The Exhibit


When: Thursday April 9, 6:00-8:00 p.m.

Where: Aaron Burr Hall, room 219

“The thrill of adventure and possible woes of a journey are embedded in Israeli and Jewish culture since the days of the Bible. Abraham, the mythological Jewish Patriarch, was told to leave his homeland and “go forth”. Jacob, Josef, Ruth, Jonah, Esther—all Biblical protagonists who partake of a formative journey, or spend their entire lives outside their homeland.

The New Testament and the rise of Christianity brought with it the reversal of this myth—the idea of the wanderer was projected back unto the Jews as a punishment. The “Wandering Jew” became a libel, a symbol of sin, stubbornness and divine punishment.

Modern times have brought another twist to this archetype—“The New World” made adventurers out of refugees, and vice versa. The decline of organized religion and the rise of nationality, mass immigrations, two world wars and the foundation of the state of Israel have all put new perspectives on any journey one takes.

Modernity and urbanization also helped with the re-appropriation of wanderings. Walter Banjamin wrote of ‘Le Flâneur’: “The crowd was the veil from behind which the familiar city as phantasmagoria beckoned to the flâneur. In it, the city was now landscape, now a room.” The city had become a set for wanderings and wonders to be perceived by the individual. The street became a room—a room much like a museum.

The late half of the 20th century saw the reclamation of the “wandering Jew.” Israelis and Jews now travel and wander the earth out of choice. As they do so, they inadvertently face questions of multiple origins, split identities and many, very different, possibilities for their future, as individuals and as a people.

This exhibition aims to showcase the work of Israeli cartoonists and their work concerning voyages, journeys and wanderings.

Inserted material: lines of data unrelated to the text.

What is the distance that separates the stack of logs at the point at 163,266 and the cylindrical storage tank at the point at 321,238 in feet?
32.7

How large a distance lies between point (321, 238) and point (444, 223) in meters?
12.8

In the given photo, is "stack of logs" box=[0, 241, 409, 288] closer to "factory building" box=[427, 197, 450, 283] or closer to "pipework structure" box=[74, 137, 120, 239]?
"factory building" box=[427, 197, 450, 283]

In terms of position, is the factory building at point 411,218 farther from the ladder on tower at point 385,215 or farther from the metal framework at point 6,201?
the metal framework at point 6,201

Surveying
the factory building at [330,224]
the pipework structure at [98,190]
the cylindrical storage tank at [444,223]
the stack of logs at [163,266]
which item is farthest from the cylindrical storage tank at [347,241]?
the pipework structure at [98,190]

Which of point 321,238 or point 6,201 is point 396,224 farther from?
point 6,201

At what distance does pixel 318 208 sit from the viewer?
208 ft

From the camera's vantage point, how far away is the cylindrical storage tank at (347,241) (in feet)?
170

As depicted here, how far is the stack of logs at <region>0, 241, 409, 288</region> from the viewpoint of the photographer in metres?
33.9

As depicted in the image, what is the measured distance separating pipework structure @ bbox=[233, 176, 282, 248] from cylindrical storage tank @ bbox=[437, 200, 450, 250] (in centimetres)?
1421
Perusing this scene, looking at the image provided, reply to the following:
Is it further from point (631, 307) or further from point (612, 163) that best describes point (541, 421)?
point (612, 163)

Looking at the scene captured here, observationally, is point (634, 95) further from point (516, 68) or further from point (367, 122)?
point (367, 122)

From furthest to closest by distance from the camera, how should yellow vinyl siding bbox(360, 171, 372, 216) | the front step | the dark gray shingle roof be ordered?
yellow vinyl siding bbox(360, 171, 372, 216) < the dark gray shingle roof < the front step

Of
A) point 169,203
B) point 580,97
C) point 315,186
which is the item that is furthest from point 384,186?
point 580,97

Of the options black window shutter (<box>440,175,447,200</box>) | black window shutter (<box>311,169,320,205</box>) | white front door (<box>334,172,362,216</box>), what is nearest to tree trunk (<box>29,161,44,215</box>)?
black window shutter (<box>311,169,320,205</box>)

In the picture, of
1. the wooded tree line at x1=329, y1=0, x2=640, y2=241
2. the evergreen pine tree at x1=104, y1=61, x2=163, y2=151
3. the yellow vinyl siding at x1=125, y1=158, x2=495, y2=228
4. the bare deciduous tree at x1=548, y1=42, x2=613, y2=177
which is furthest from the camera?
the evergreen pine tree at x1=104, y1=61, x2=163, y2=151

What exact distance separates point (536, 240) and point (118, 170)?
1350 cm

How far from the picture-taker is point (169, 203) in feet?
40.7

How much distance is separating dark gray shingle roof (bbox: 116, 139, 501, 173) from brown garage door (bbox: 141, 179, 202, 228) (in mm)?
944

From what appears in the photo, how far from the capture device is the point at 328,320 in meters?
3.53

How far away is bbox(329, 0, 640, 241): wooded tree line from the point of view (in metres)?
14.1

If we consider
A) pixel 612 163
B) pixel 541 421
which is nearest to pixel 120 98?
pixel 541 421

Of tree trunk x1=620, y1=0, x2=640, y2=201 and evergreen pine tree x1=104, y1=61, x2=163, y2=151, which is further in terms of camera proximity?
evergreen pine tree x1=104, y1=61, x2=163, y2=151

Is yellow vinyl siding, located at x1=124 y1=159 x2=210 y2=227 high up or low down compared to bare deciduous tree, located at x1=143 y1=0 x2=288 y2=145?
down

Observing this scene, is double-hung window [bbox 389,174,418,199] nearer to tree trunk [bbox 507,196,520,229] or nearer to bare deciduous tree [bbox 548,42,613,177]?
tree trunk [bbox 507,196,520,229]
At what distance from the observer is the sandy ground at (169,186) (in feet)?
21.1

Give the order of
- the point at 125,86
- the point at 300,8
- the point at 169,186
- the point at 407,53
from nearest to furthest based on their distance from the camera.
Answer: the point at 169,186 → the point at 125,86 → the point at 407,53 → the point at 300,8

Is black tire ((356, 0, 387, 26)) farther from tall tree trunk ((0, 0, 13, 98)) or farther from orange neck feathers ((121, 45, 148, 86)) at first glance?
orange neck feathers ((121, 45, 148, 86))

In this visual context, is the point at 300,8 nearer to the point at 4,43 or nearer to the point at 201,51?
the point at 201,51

In their works, these artists are many times forced to deal with questions of origin, nationality, particularity and universality, religion, tradition, and personal identity.”

—Assaf Gamzou

This exhibition will feature the works of many artists—from Leipzig born Fridel Stern, to Michel Kichka, Rutu Modan and Merav Solomon.

Exhibition and discussion with Assaf Gamzou and JT Waldman.